As you can see in the figure below, which looks at the case where \(n=25\), the probability of a rare event decays much more slowly with \(\lambda\) for the Pareto distributions as compared with our result above for the log-concave distributions.
Proof of the upper bound for log-concave distributions
In this final section we’ll prove the bound in Eq. (1), which was the key ingredient in deriving the bound on \(P(X_{n+1} \geq \lambda Y_n)\) from Eq. (2). We’ll also make a few comments on the log-concave condition and note that it is actually a much stricter condition than we really need to derive Eq. (2). This will imply that the bound in Eq. (2) actually holds for a family of distributions that is larger than the family of log-concave distributions.
To start the proof of Eq. (1), we’ll first use a general property4 of log-concave distributions:
If \(f(x)\) is log-concave and continuously differentiable, then the tail probability function \(\overline{F}(x)\) is also log-concave.
Let us write \(\overline{F}(x)\) in the form
\[\overline{F}(x) = e^{-\phi(x)}\ , \]
where we have introduced a new function \(\phi(x)\) whose properties we will explain shortly. In general, \(\overline{F}(x)\) is less than or equal 1, is a decreasing (or at least non-increasing) function of \(x\), and also satisfies \(\overline{F}(0) = 1\). This means that \(\phi(x)\) is greater than or equal to zero, is an increasing (or at least non-decreasing) function of \(x\), and also satisfies \(\phi(0) = 0\). Finally, using the result on log-concavity that we quoted above, we find that \(\phi(x)\) is convex if \(f(x)\) is log-concave and continuously differentiable.
Since \(\phi(x)\) is convex, we can apply one of the standard properties of convex functions, which is that these functions always lie above their tangents. In particular, for any \(x\) and \(y\) we have (with \(\phi'(x) = d\phi(x)/dx\))
\[\phi(y) \geq \phi(x) + \phi'(x)(y-x)\ . \tag{3}\]
If we consider this condition for the specific case where \(y = 0\), then we find (using \(\phi(0) = 0\)) that
\[x\phi'(x) \geq \phi(x)\ , \tag{4}\]
which in turn implies that
\[\frac{\phi(x)}{x} \tag{5}\]
is a non-decreasing function (to see this note that the inequality in Eq. (4) implies that the first derivative of \(\phi(x)/x\) is greater than or equal to zero).
Finally, the fact that the function in Eq. (5) is non-decreasing implies that, for \(\lambda \geq 1\), \(\phi(\lambda x)/(\lambda x) \geq \phi(x)/x\), or
\[\phi(\lambda x) \geq \lambda\phi(x)\ .\]
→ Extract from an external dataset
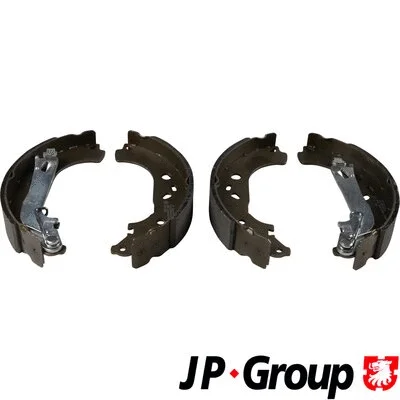 Brake Shoe Set (3163900810)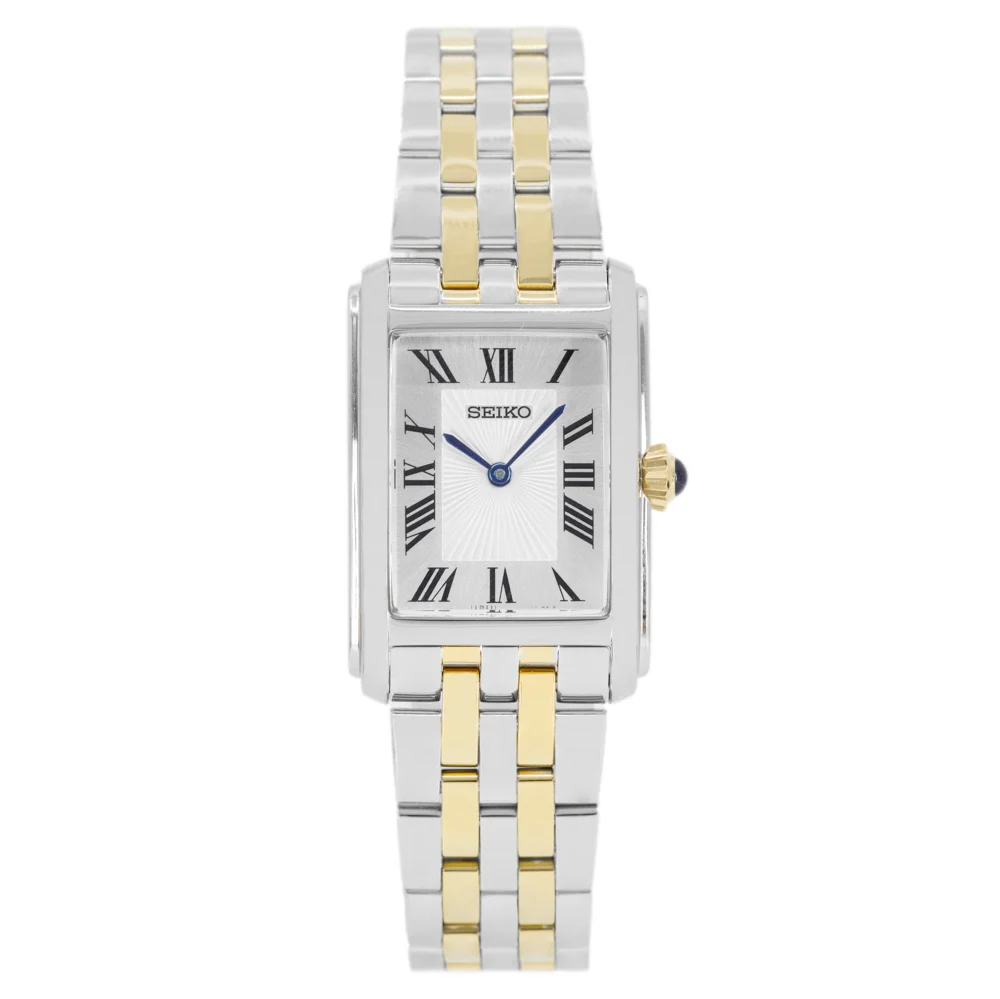 Seiko Ladies SWR087P1 Classic Quartz - Image 2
This in turn implies Eq. (1), which was the key to our proof of Eq. (2).
We’ll close out this section by reviewing these results and thinking critically about what conditions we actually need to derive Eq. (1). In fact, the only condition we really needed was the fact that \(\phi(x)/x\) is a non-decreasing function. We did not actually need to assume that \(\phi(x)\) was convex (indeed, Eq. (3) is a much more restrictive condition than Eq. (4)), and we definitely did not need to assume that \(f(x)\) itself was log-concave. The log-concave condition was merely a convenient tool for deriving the condition in Eq. (4) (and log-concave distributions are a well-known subject area in statistics, so they make sense as a starting point for a result like this).
What this means is that our results in Eqs. (1) and (2) will actually hold for any probability distribution whose tail probability function, when written in the form \(\overline{F}(x) = e^{-\phi(x)}\), has the property that \(\phi(x)/x\) is a non-decreasing function. It would be interesting to find some specific examples of such distributions where \(f(x)\) is not log-concave, but we don’t currently know of any examples where the random variable can also take any value from \(0\) to \(\infty\).
Footnotes
- For a very interesting discussion of rare events that are also highly consequential, I strongly recommend the book The Black Swan: The Impact of the Highly Improbable by Nassim Nicholas Taleb.
- An excellent reference on these distributions can be found here: https://escholarship.org/uc/item/62c3d5c4.
- Recall that \(\overline{F}(x) = P(X \geq x)\) is just the probability that the random variable \(X\) is larger than \(x\).
- This property appears in Theorem 3 of the reference that we mentioned in the first footnote.